Edward se acercó al centro de la estancia. Por el balcón sin cortinajes se veía la iglesia del Santo Sepulcro, musitó una oración y miró a su maestre. De Martigues asintió imperceptiblemente, invitándole a hablar confiadamente.
– Señor de Monfort, considerad un momento que en los dos hospitales de Jerusalén tratamos tanto a hombres de armas como a civiles. Pues bien, en el de San Juan atendimos a 2100 personas, 600 habitantes de la comarca y 1500 guerreros. De ellos, 60 civiles murieron, esto es, 10 de cada 100; y 570 milites o, lo que es lo mismo, 38 de cada 100.
– ¡Lo que yo decía! ¡Una barbaridad!
– Permitidme continuar, señor. En el de San Pedro atendimos a 800 personas, 600 civiles y 200 hombres de armas. Murieron 80 paisanos, o lo que es lo mismo, algo más de 13 personas de cada 100, y 80 milites, es decir 40 de cada 100.

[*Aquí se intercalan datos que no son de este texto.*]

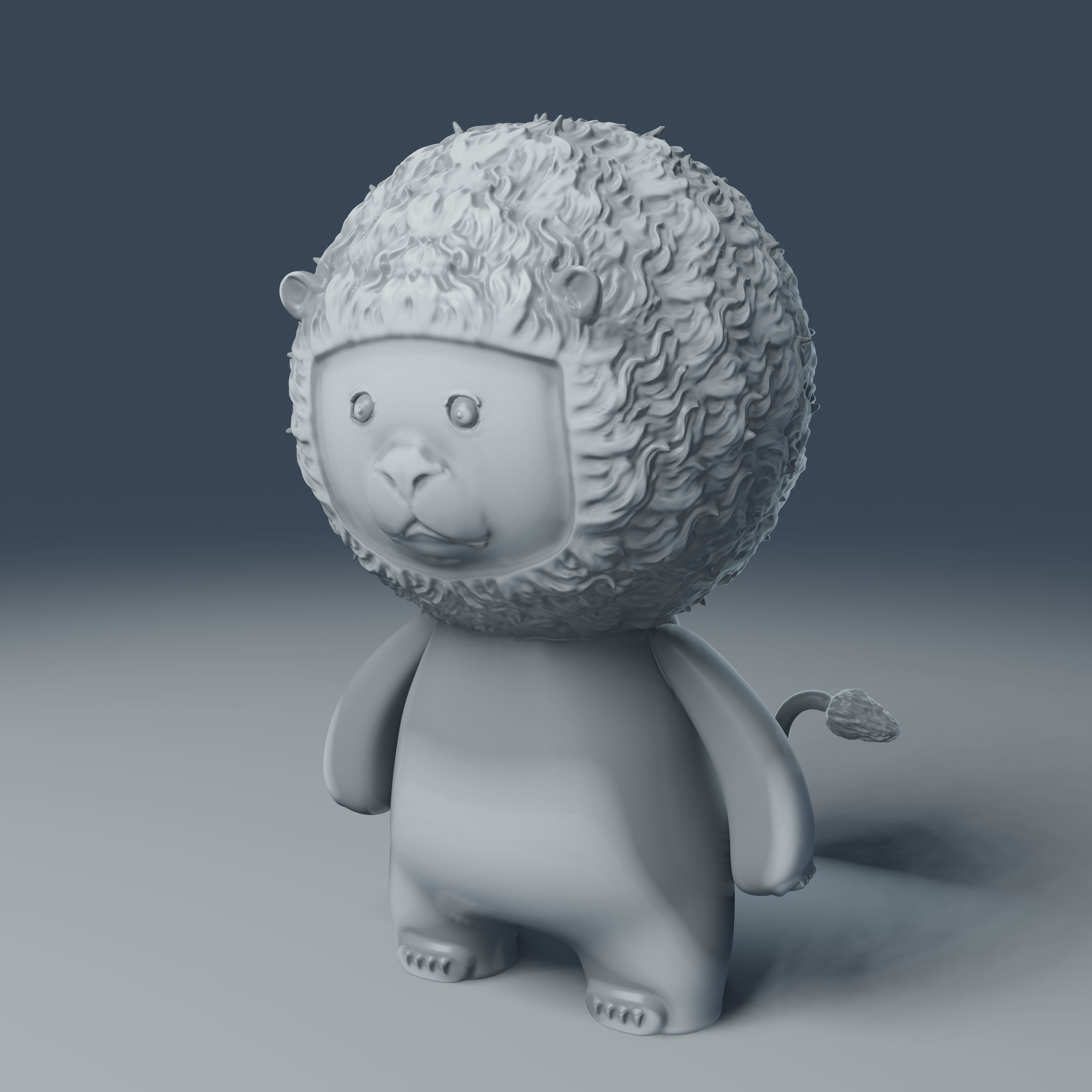 Little Lion - 3D Print Model 3D print model_36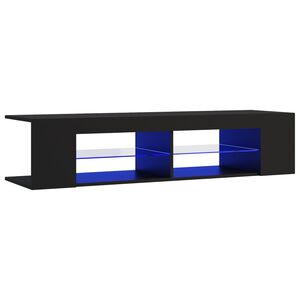 vidaXL TV Cabinet | Black | Engineered wood | Medium | TV Cabinet | Rectangular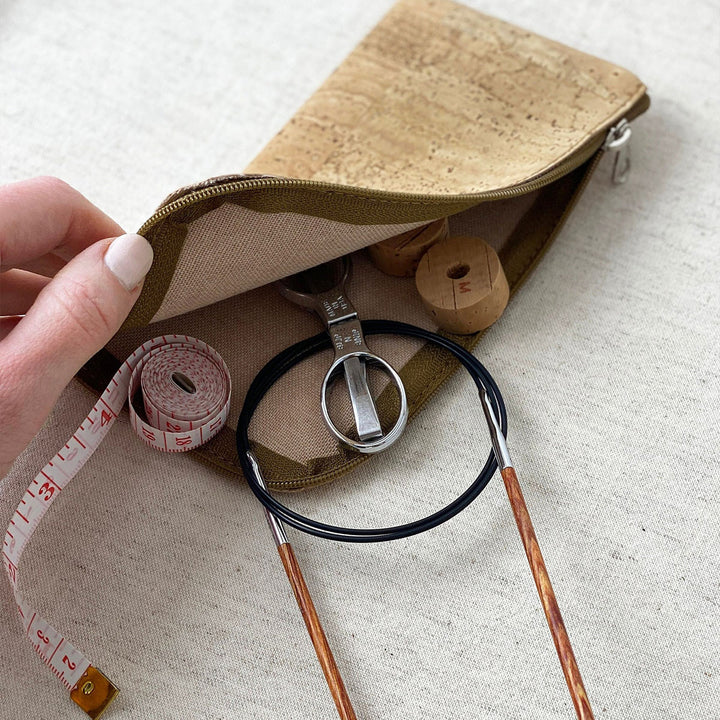 Allstitch Studio Cork Notions Case - Deep Blue - Extra Image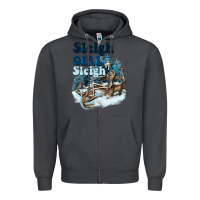 Smoke sleigh girl sleigh skeleton Zipper Hoodie - NancyCooperArtShop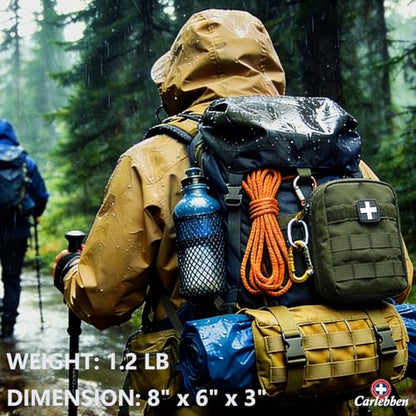 Carlebben EMT MOLLE Ifak Pouch Tactical MOLLE Medical First Aid Kit Utility Pouch Olive - color: Olive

– Como podéis ver – interrumpió de Martigues con una sonrisa de oreja a oreja – los números cuadran con los vuestros, de Monfort, pero en San Juan mueren 10 y en San Pedro 13 de cada 100 civiles, y en cuanto a milites en San Juan 38 de cada 100 por 40 en San Pedro. En ambas categorías San Juan puede considerarse mejor hospital, si ello es concebible.
– Pero, pero…mis números…
– No farfulles, de Monfort, que me haces reír y esto es muy serio – consiguió decir de Bouillon entre carcajadas. Bueno, pues en base a estas consideraciones no puedo cerrar ningún hospital, no existe argumento para ello. Tendrás que buscar dónde recortar gastos en otra parte. Se me ocurre que podrías empezar reduciendo el número de tus sirvientes…
El Defensor del Santo Sepulcro, visiblemente satisfecho, acompañó a los dos caballeros hospitalarios a la salida de la torre-palacio en su camino a la misa vespertina.
– Este artificio con los números es demasiado bueno como para dejarlo pasar sin un nombre adecuado…
– Los hospites que la conocen la llaman la paradoja de Simmeson, monseñor.
– Me parece adecuado. Aunque es difícil de pronunciar, a partir de hoy será la paradoja de Simpson. ¡Id con Dios!